Commercial lithium-ion batteries are made from expensive materials, such as lithium and cobalt. Because lithium is highly reactive with water and oxygen, battery safety is a key issue. Several attempts have been made to improve the cost competitiveness and safety of secondary batteries, and Mg metal has emerged as a suitable alternative to lithium. Mg is affordable due to its abundance in the earth’s crust, is environmentally friendly and is less reactive with water and oxygen. Mg metal electrodes have a high volumetric capacity of 3,833 mAh/cm3, which is higher than that of Li metal electrodes (2,093 mAh/cm3). Today, Mg secondary batteries are seen as a promising substitute for commercialized lithium-ion batteries thanks to their affordability, safety, and high volumetric capacity.

In general, secondary batteries with metal electrodes can be used up to their maximum theoretical capacity, but may suffer from dendritic growth at specific points in the charge/discharge process. Mg metal is known to be free of dendritic growth, making it more suitable for next-generation secondary batteries. However, some recent studies have reported the possibility of Mg dendritic growth under certain conditions, highlighting the need to investigate such conditions and develop strategies for the effective suppression of Mg dendritic growth.

The team led by Professor Yu Seung-ho elucidated the mechanism of Mg dendritic growth through electrochemical analysis, first principles calculations and operando imaging analysis with visible light and X-rays. Small traces of Au were coated on collectors to regulate Mg dendritic growth, thereby expanding the applications of Mg metal anode.

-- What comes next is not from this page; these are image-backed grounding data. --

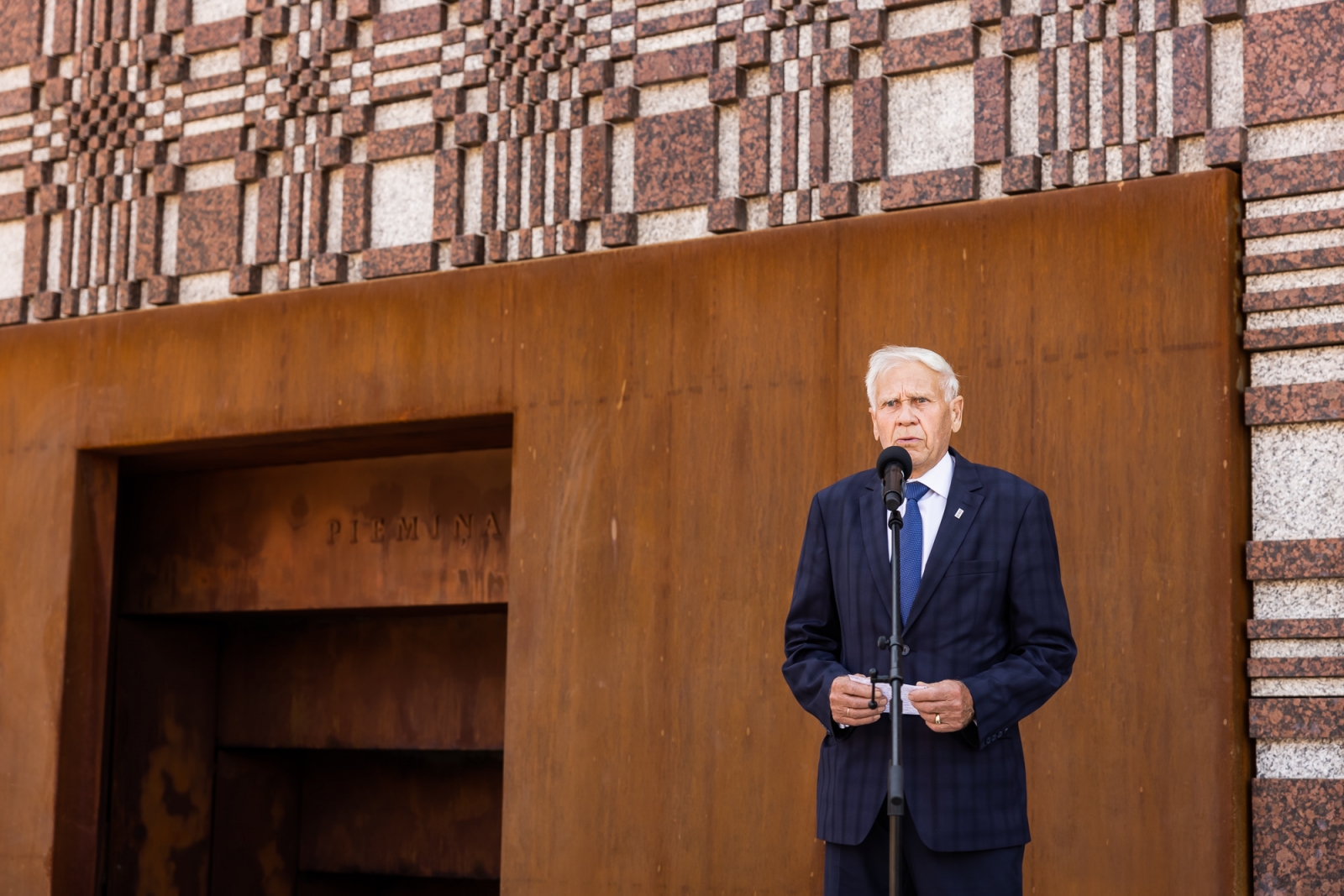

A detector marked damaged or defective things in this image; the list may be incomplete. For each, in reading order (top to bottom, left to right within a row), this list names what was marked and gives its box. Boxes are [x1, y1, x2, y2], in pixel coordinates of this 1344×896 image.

rusted corten steel wall [0, 171, 1247, 892]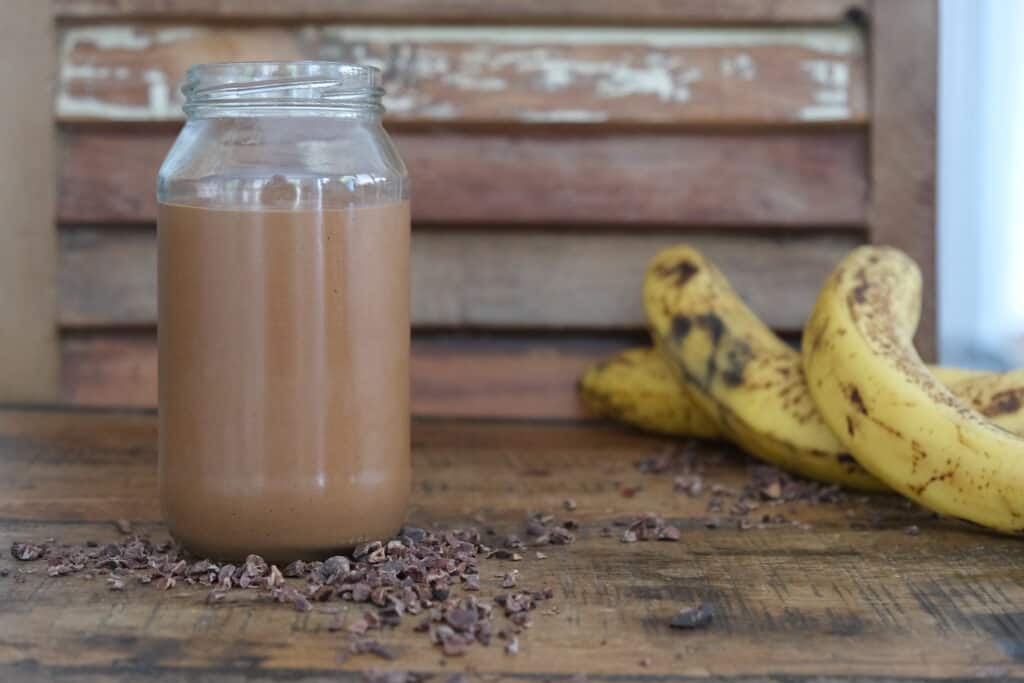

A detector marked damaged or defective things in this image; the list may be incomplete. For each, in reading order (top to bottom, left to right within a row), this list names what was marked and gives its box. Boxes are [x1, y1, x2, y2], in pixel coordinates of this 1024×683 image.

chipped paint on wood [59, 23, 868, 124]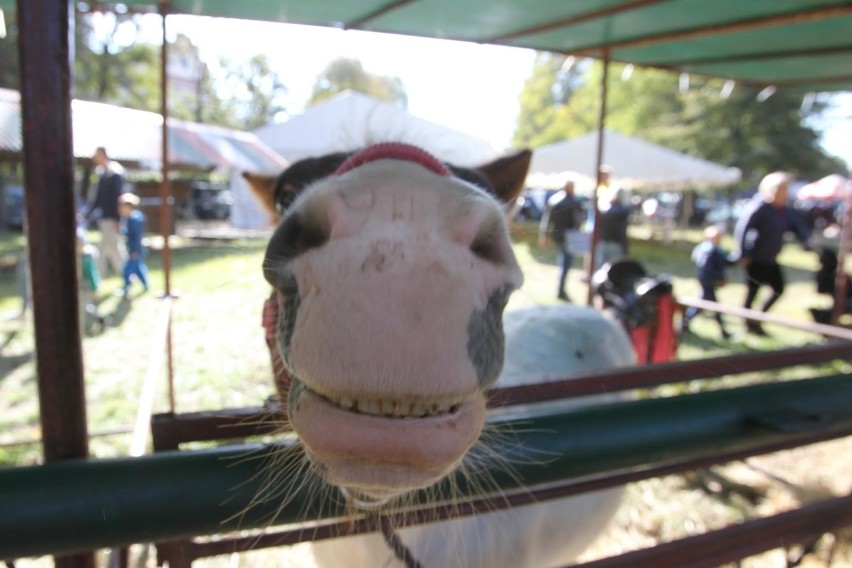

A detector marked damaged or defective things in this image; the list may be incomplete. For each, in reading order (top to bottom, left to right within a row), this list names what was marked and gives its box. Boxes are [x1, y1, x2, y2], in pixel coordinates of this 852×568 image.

rusty metal post [16, 1, 94, 568]
rusty metal post [584, 50, 604, 306]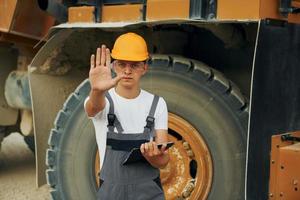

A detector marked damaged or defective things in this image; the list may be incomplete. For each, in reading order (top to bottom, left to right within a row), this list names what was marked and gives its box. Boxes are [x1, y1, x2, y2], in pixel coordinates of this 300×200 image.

rusty metal surface [0, 44, 18, 125]
rusty metal surface [270, 131, 300, 198]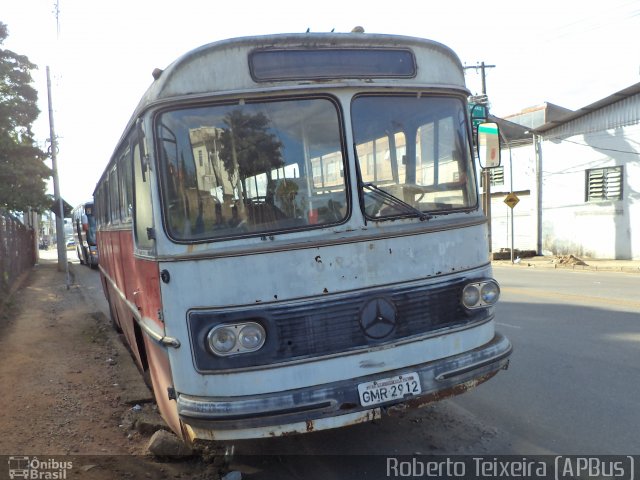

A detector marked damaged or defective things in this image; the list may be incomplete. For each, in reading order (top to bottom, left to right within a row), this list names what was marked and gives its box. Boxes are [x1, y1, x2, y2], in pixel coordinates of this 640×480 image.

rusty bus body [95, 32, 512, 442]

The Au-coated collectors were verified as suppressing dendritic growth, even at a high current density of 10 mA/cm2.

The study was conducted jointly with Jeon Yun-seo (co-first author, Seoul National University), a master’s/PhD integrated program student, Professor Sung Yung-eun (co-corresponding author, Seoul National University) and Dr. Lim Hee-dae (co-corresponding author, Korea Institute of Science and Technology). The results were published in ACS Energy Letters (IF: 23.101), a leading international journal, on December 8.

Professor Yu Seung-ho said, “The proposed Au coating strategy demonstrated the vast possibilities of Mg metal batteries with high energy density. The systematic analysis and dendritic growth suppression will have an impact on not only Mg metal, but also various types of next-generation metal batteries.”